When organising a trip to the cinema, it’s more than likely you’ll be faced with a challenge regarding “place” and “time”. These two concepts are becoming increasingly recognised as complex social and cultural structures as well as geometric dimensions affecting our behavioral characteristics (Merriman, 2011). Upon going to the cinema with a friend, I realised that you don’t always get you want.

In the early 1970s urban planner Torsten Hagerstrand focused on the role where place and time were absolute, finite and constraining (Merriman, 2011). He identified 3 human constraints: capability, coupling and authority which changed the way social planning works. In discussion with my friend we both agreed on Hoyts which was both our closest cinema. In between our busy university and work schedule we were limited to the movie session options. As a result, we chose to catch up over dinner during the weeknight followed by a night movie session. To make sure we were not waiting for each other alone we decided to carpool.

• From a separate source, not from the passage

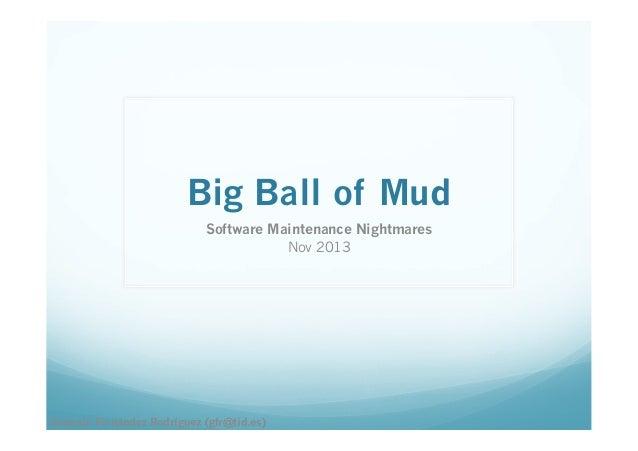 Big Ball of Mud Software Maintenance Nightmares Nov 2013  Gonzalo Fernández Rodríguez (gfr@tid.es)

At arrival, the cinema foyer was surrounded by large upcoming movie posters accompanied by loud music playing in the background. The upbeat atmosphere made me feel like I was going to watch a live comedy show then a sad romantic movie “If I stay”. I spotted the bright shining lights of the candy bar a mile away, even though I fought back the temptation. When we walked into the cinema we did not follow seating arrangements but instead chose to sit directly in the middle-centre part of the cinema. Only because our vision is not the best if we sat right at the back and we didn’t want a sore neck from sitting at the front. There were less than 20 people in the cinema which were scattered around us. I observed that majority of movie goers were halfway through their popcorn before the movie even started. That didn’t surprise me because I’m always one of those people. Once the lights dimmed the cinema went quiet and everyone’s eyes were glued to the screen waiting for the movie to begin.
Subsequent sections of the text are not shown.